When Koger Kidd later heard that the city supported plans by Amazon Web Services to build a $4bn datacenter on 500 acres (200 hectares) south of town, he was aghast. Amazon has sought a tax abatement that would see its datacenter exempt from paying property taxes for 30 years in exchange for the funding of local schools and infrastructure projects.
“The people up on city council are, for the most part, good people. They care about the community, [but] they have been taken advantage of by these companies,” he says, referencing the multinational giant. “They’re in over their heads … It’s the digital colonization of flyover states.”
For decades, administering small towns and communities in the US largely centered on zoning amendments, fixing roads and ensuring that trash was collected. But today, the emerging presence of datacenter developments is creating a vicious new divide between local administrators, who play an essential role in rural America, and the residents they are elected to represent.
In small towns across the US, residents are accusing local representatives of a wave of issues that range from failing to listen to public concern and profiting from the presence of datacenters, resulting in a deepening distrust in local government.
In December, three people were arrested at a city council meeting in Port Washington, Wisconsin, after a brawl erupted around a proposed datacenter in the community of 12,000 people. A month earlier, police escorts were required at a council meeting discussing datacenters in DeKalb county, Georgia.
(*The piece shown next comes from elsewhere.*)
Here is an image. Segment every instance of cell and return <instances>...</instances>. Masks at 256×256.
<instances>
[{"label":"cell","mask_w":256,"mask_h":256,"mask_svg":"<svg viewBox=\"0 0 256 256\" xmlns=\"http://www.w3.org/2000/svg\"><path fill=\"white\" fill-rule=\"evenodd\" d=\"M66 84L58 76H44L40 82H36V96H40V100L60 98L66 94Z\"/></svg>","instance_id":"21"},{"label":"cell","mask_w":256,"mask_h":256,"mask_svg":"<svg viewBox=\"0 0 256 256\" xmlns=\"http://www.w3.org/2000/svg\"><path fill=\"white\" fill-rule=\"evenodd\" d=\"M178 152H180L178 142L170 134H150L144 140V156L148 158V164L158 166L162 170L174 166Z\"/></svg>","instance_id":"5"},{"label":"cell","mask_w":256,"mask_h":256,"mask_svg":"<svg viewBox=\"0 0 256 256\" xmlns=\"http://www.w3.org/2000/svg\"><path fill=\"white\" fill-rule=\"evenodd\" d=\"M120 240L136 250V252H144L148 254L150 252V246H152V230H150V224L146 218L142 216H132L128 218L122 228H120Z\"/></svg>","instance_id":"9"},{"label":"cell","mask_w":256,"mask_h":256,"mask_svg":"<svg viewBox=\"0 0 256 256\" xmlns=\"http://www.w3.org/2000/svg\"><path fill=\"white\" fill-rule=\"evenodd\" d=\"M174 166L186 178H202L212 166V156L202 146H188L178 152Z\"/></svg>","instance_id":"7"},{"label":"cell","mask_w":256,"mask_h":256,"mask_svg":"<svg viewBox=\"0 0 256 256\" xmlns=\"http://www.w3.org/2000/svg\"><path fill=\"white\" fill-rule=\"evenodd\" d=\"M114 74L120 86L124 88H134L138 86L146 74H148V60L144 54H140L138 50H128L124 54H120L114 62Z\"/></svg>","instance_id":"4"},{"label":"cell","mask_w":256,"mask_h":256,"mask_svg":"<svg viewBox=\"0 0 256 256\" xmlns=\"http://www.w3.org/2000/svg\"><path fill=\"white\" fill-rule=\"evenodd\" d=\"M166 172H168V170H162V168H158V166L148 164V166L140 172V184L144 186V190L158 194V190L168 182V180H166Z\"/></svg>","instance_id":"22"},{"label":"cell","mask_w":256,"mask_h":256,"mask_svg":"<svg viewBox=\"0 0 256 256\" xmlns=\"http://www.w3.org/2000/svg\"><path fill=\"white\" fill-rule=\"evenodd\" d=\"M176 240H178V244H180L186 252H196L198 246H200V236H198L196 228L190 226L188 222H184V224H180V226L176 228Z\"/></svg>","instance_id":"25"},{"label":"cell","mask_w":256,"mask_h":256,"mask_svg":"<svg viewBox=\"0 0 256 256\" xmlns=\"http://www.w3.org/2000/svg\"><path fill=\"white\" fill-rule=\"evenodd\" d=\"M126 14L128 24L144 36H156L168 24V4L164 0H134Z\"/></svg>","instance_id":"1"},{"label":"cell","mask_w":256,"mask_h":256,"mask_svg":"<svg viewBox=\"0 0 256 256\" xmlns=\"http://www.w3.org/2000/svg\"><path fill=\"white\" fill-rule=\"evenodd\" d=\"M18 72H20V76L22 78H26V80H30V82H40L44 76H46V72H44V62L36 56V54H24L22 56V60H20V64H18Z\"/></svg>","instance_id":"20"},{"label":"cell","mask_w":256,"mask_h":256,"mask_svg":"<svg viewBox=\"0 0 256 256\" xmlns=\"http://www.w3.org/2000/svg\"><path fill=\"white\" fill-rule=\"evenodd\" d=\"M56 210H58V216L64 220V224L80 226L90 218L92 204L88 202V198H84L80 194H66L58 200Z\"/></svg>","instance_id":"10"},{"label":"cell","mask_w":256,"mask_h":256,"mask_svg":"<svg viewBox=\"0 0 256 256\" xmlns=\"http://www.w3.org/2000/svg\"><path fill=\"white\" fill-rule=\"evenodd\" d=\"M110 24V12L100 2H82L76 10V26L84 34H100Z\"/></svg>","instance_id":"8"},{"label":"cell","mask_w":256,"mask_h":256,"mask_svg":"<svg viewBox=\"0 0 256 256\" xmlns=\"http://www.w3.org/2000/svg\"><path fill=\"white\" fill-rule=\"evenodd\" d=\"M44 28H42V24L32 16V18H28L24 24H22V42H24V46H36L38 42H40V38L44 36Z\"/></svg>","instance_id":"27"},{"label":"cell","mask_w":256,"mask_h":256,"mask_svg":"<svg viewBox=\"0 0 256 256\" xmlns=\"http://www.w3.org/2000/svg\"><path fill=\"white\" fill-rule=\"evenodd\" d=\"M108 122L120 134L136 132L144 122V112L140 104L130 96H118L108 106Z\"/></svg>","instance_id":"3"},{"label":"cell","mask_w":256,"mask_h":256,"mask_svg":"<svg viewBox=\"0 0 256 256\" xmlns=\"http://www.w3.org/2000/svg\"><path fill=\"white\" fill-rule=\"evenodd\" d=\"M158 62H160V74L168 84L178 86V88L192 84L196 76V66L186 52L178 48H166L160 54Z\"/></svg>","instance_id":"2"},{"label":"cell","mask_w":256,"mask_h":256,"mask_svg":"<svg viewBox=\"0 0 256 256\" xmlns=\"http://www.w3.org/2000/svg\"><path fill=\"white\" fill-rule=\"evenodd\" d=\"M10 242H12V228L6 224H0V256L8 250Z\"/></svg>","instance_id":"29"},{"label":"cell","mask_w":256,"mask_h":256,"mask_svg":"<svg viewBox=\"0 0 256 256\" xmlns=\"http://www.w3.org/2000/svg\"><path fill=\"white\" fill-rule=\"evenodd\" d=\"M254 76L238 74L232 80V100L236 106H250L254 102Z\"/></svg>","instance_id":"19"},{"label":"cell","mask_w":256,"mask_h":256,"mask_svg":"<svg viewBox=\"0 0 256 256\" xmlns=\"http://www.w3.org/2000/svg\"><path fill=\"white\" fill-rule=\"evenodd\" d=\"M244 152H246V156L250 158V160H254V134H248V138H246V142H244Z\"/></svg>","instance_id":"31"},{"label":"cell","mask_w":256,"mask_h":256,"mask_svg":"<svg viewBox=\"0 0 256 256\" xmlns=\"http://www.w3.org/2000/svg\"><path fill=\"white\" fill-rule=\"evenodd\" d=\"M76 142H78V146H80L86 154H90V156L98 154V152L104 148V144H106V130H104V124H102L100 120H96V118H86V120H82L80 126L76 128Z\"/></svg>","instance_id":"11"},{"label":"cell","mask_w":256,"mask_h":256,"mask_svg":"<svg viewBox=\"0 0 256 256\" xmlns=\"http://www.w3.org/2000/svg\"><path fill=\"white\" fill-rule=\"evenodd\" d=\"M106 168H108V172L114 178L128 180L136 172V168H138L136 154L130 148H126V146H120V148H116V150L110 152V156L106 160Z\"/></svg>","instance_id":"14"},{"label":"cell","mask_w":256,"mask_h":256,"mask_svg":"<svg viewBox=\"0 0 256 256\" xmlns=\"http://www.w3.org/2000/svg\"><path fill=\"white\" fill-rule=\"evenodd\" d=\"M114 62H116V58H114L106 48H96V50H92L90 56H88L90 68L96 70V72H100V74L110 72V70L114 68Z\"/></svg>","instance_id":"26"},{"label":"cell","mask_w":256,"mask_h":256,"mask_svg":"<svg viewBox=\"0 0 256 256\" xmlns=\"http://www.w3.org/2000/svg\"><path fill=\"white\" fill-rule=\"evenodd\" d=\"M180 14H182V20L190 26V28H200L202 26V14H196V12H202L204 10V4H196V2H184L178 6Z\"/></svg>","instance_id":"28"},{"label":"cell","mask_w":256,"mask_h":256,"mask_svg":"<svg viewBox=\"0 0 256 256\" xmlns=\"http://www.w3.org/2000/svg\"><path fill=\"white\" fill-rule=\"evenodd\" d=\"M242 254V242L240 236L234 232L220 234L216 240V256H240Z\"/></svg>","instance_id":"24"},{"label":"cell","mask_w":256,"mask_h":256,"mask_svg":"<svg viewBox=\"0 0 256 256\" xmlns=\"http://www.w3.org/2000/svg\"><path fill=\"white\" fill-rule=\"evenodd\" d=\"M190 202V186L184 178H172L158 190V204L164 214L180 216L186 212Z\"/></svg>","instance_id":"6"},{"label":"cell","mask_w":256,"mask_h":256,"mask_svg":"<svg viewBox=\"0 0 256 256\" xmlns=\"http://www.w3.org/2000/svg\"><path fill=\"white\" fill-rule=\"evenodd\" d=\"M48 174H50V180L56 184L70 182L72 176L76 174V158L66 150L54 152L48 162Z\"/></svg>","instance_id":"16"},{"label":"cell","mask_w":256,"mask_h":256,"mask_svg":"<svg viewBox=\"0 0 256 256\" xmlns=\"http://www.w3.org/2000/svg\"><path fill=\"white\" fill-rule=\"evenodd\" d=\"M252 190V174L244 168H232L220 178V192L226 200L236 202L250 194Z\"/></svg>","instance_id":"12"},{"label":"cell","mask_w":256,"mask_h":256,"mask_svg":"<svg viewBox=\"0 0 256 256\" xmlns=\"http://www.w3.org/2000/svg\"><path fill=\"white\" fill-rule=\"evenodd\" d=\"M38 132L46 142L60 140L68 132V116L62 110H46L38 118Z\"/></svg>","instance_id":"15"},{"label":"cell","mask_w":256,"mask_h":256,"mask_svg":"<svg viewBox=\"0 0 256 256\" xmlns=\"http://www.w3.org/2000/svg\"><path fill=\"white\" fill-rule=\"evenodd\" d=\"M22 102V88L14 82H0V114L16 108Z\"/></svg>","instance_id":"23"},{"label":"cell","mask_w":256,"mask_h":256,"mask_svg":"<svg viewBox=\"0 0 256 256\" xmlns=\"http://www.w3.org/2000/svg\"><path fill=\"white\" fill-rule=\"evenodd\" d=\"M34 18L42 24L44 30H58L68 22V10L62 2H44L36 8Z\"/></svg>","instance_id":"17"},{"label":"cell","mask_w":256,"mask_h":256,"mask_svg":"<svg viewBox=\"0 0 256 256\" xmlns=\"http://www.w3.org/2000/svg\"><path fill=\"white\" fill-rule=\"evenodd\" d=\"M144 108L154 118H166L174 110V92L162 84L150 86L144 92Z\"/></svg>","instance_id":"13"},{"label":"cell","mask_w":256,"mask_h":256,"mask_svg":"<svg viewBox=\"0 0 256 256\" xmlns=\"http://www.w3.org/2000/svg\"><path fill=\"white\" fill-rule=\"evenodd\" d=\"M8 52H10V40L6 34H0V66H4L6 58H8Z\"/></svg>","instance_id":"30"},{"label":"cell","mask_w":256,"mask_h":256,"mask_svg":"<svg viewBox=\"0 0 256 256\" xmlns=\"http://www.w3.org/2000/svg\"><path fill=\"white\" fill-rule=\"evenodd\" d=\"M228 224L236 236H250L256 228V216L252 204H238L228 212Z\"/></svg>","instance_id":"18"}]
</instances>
The boiling anger is prompting a crisis in local government circles.
Late last year, the mayor and a council member of Ashville, a small town south of Columbus, Ohio, resigned abruptly after residents recoiled at the prospect of a new facility being built locally by EdgeConneX, a Virginia-headquartered datacenter company. The resignations leave the village of fewer than 5,000 residents without much-needed administrative experience.
Similar stories are playing out in small towns in Minnesota, Michigan, Oregon and elsewhere, where officials and administrators with decades of experience and who are oftentimes paid very little, are walking off the job due to acrimony fueled by datacenters.
When the municipal leaders of Saline Township, a rural community of 2,270 people south of Ann Arbor in Michigan, voted last September against rezoning a tract of agricultural land sought by a developer representing the tech giants Oracle and OpenAI, residents thought that was the end of the threat of a massive datacenter dominating their community.
But they and their fellow residents were almost immediately proved wrong.